À la veille de la publication des résultats du GCSE – l’équivalent britannique du baccalauréat –, la ministre de l’Éducation Bridget Phillipson a lancé un constat sévère : les enfants blancs de milieu ouvrier seraient les grands oubliés du système scolaire britannique.
Un constat accablant
Selon les données officielles, à peine 19 % des élèves blancs issus de familles modestes ont obtenu en 2024 une note jugée « solide » (équivalente à un bon niveau entre les anciennes notes C et B) en mathématiques et en anglais. Autrement dit, quatre enfants sur cinq sortent du système sans les compétences de base nécessaires pour s’insérer dans le monde du travail.
Pour Phillipson, cette situation constitue un double échec : « Ce n’est pas seulement l’avenir de ces enfants qui est brisé, c’est aussi la santé de notre société.

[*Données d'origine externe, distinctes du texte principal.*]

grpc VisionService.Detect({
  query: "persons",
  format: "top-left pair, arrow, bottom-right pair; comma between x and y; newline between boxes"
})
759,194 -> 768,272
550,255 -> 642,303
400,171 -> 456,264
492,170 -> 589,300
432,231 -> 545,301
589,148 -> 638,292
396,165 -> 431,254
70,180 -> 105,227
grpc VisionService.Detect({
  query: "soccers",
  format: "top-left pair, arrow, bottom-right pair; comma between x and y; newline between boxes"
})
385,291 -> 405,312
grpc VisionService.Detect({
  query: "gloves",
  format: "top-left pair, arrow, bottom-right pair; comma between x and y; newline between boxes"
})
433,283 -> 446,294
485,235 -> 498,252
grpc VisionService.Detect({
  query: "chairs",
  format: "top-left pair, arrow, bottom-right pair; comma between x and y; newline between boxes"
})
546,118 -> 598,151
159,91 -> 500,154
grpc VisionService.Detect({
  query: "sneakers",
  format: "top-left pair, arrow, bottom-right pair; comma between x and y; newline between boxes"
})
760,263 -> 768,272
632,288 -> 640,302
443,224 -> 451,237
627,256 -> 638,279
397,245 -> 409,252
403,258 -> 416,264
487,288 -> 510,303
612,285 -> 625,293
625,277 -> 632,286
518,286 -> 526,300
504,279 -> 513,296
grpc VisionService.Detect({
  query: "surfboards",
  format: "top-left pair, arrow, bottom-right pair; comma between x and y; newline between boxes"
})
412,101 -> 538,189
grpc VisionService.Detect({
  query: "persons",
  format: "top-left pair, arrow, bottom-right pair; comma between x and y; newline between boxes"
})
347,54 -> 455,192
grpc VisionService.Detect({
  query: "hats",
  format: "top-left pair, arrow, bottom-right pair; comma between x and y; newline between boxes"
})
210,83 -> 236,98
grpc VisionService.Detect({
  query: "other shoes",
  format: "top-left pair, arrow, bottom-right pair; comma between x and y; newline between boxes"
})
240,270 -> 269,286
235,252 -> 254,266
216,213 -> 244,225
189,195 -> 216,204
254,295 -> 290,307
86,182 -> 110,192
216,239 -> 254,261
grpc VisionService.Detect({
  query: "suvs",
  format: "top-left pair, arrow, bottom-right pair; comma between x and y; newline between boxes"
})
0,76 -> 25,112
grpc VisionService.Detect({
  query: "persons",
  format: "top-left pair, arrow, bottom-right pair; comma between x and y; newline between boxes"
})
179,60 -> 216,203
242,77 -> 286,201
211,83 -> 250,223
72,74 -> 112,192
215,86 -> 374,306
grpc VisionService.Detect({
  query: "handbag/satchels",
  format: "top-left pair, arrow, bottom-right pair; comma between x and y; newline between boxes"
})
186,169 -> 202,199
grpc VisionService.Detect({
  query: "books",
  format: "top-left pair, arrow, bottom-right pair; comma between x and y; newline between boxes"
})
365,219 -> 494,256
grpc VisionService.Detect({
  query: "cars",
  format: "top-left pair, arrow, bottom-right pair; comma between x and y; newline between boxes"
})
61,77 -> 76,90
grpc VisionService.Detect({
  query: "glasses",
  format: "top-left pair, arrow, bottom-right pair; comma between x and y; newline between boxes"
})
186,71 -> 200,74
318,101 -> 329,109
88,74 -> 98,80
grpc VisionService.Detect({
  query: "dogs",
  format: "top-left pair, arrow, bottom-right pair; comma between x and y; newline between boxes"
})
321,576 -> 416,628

Nous perdons des pans entiers de potentiel humain et de productivité », a-t-elle affirmé.
La faiblesse des résultats scolaires des jeunes Britanniques des classes populaires blanches alimente directement la crise de productivité qui frappe le pays depuis la crise financière de 2008. Alors que la productivité avait doublé au cours des 35 années précédentes, elle n’a progressé que de 5 % depuis.
Cette spirale se traduit par moins de jeunes qualifiés entrant sur le marché du travail, davantage de dépendance aux aides sociales et une perte estimée à 14 milliards de livres sterling pour l’économie, selon le think tank Centre for Social Justice.
L’absentéisme scolaire, facteur aggravant
L’un des principaux problèmes identifiés est le taux d’absentéisme chronique. Plus de 147 000 élèves ont manqué la moitié de leurs cours durant l’automne 2024, un record depuis le début du suivi statistique en 2016. Cet absentéisme massif est fortement corrélé à l’échec scolaire, en particulier chez les élèves de milieux défavorisés.
Beaucoup de jeunes contraints de repasser leurs examens en anglais et en mathématiques échouent à plusieurs reprises, piégés dans une « boucle d’échecs » qui les pousse parfois à abandonner leurs études.
Ce constat survient alors que le Labour, au pouvoir, peine à conserver son électorat dans les fiefs ouvriers traditionnels, où la montée de Nigel Farage et de son parti Reform UK inquiète. L’abandon ressenti des enfants blancs des classes populaires renforce la fracture entre les promesses politiques et la réalité vécue dans ces territoires.
Les pistes du gouvernement
Pour répondre à cette crise, le ministère de l’Éducation prépare un Livre blanc pour l’automne. Plusieurs mesures sont envisagées :
- publication plus détaillée des performances des élèves blancs dans les statistiques scolaires ;
- recours à l’intelligence artificielle pour identifier les établissements en difficulté ;
- relance des services de soutien aux familles via des Family Hubs (guichets sociaux de proximité) ;
- priorité donnée à l’éducation précoce, afin de réduire les inégalités dès les premières années de scolarité.
Phillipson insiste : « J’ai grandi dans ce milieu. Je sais ce que vivent ces enfants. Mon objectif est qu’ils fassent mieux. »
Si la ministre affiche sa détermination, le défi est immense. Les résultats attendus cette semaine devraient, une fois encore, masquer derrière des moyennes globalement correctes la réalité d’un système éducatif à deux vitesses. D’un côté, des élèves de bonnes écoles, promis à un avenir ouvert ; de l’autre, des dizaines de milliers de jeunes issus de milieux modestes, laissés sur le bord du chemin. Parce que blancs et donc non prioritaires sur la terre de leurs ancêtres.